# Facelifting fürs Freibad in Neuhof
## 55 Jahre nach dem Bau bemüht sich die Gemeinde um Fördermittel für die Sanierung
**Neuhof.** Das Freibad in Neuhof ist seit Jahrzehnten ein echter Sommer-Treffpunkt für Einheimische und Gäste aus der Umgebung. Doch nach 55 Jahren ist die Technik inzwischen deutlich in die Jahre gekommen – und genau hier drückt der Schuh. Vor allem die Chlorgasanlage bereitet der Gemeinde Sorgen. Eine Ersatzanlage gebe es nicht mehr, machte Bürgermeisterin Claudia Wust in der Gemeinderatssitzung deutlich. Sollte die Anlage ausfallen, müsste das Bad im schlimmsten Fall geschlossen bleiben. Das will man in Neuhof natürlich unbedingt verhindern.

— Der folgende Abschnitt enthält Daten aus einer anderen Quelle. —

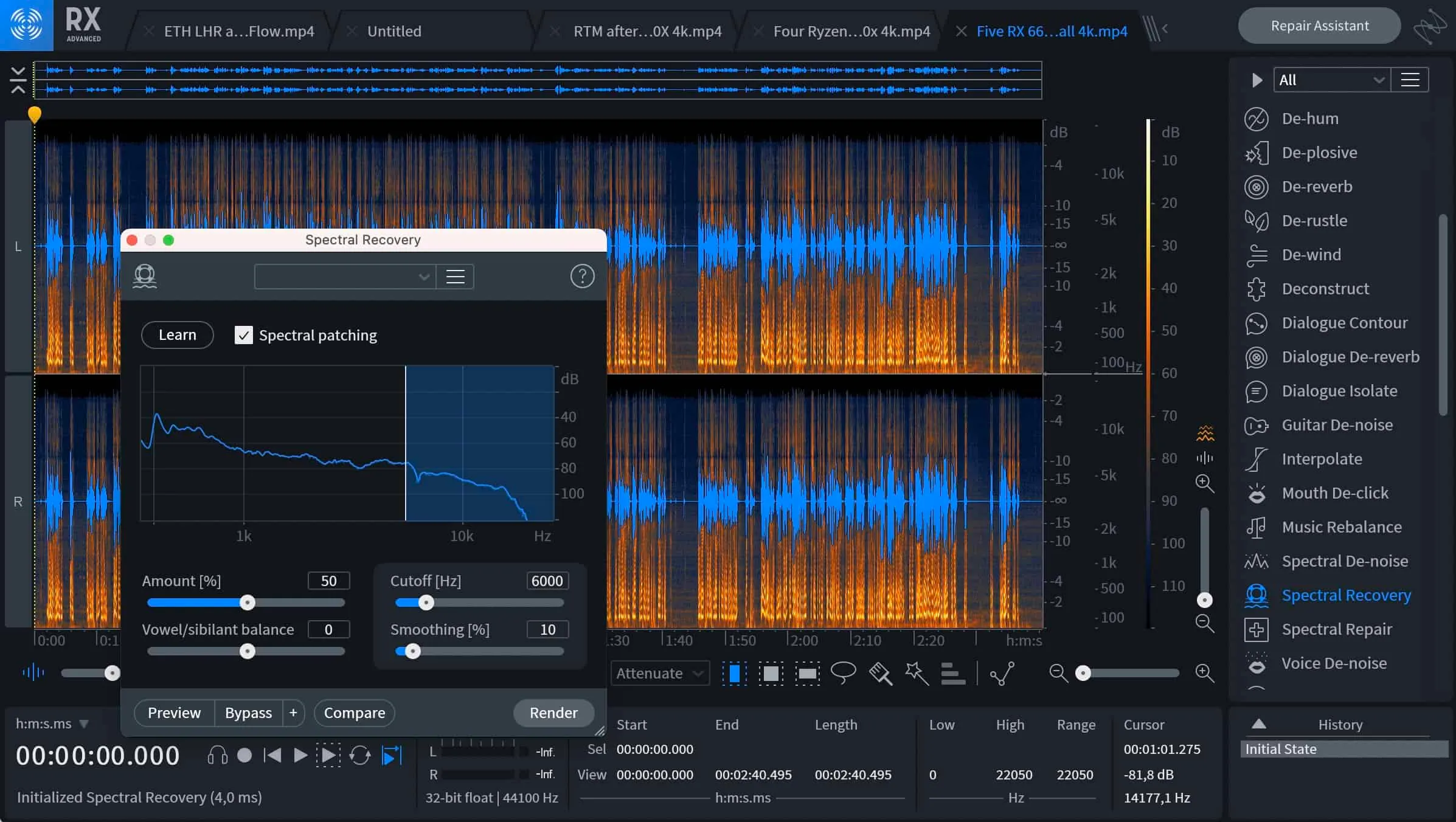 iZotope RX 9 Advanced Crack Free Download 64-bit Full Version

Damit es nicht so weit kommt, arbeitet die Gemeinde an einer Sanierung und hofft dabei auf Fördermittel des Bundes. Schon 2025 hatte Neuhof versucht, über das Programm „Sanierung kommunaler Sportstätten – Schwimmbäder“ an Unterstützung zu kommen – damals allerdings ohne Erfolg. Nun gibt es einen neuen Förderaufruf, an dem sich die Gemeinde erneut beteiligt hat. Die Unterlagen sind bereits eingereicht. Insgesamt stellt der Bund 250 Millionen Euro für die Sanierung kommunaler Schwimmbäder bereit.
Auch über andere Lösungen wurde nachgedacht. So stand zwischenzeitlich sogar ein Naturbad zur Diskussion. Mehrere Anlagen habe man sich bereits angeschaut, resümierte Wust – für Neuhof komme diese Variante aber letztlich nicht in Frage. Umso mehr freut man sich nun auf ein ganz anderes Jubiläum: Am 5. Juli soll der 55. Geburtstag des Freibades gefeiert werden.
Auch der Blick nach Adelsdorf war Thema im Gemeinderat. Dort geht es um den Planungsstand für die Nahwärme. Nach einer ersten Leitungsbesprechung steht fest: Ein Teil der Kabel soll im Straßenbereich, ein anderer im Grünweg verlegt werden. Platz ist dort allerdings Mangelware, denn neben der Nahwärme müssen auch Glasfaserleitungen untergebracht werden. Da Adelsdorf zudem kaum Gehwege hat, strebt die Gemeinde eine nachhaltige Dorferneuerung an.
Ein weiterer Punkt war die Initiative „boden:ständig“. Hier sollen zunächst zwei bis drei Projekte angestoßen werden. Die Gemeinde will dabei auf die Eigentümer zugehen und um freiwillige Beteiligung werben. Rund 40 kleine und größere Maßnahmen sind insgesamt angedacht. Besonders sinnvoll wäre aus Sicht des Rates, zunächst auf kommunalen Flächen zu beginnen.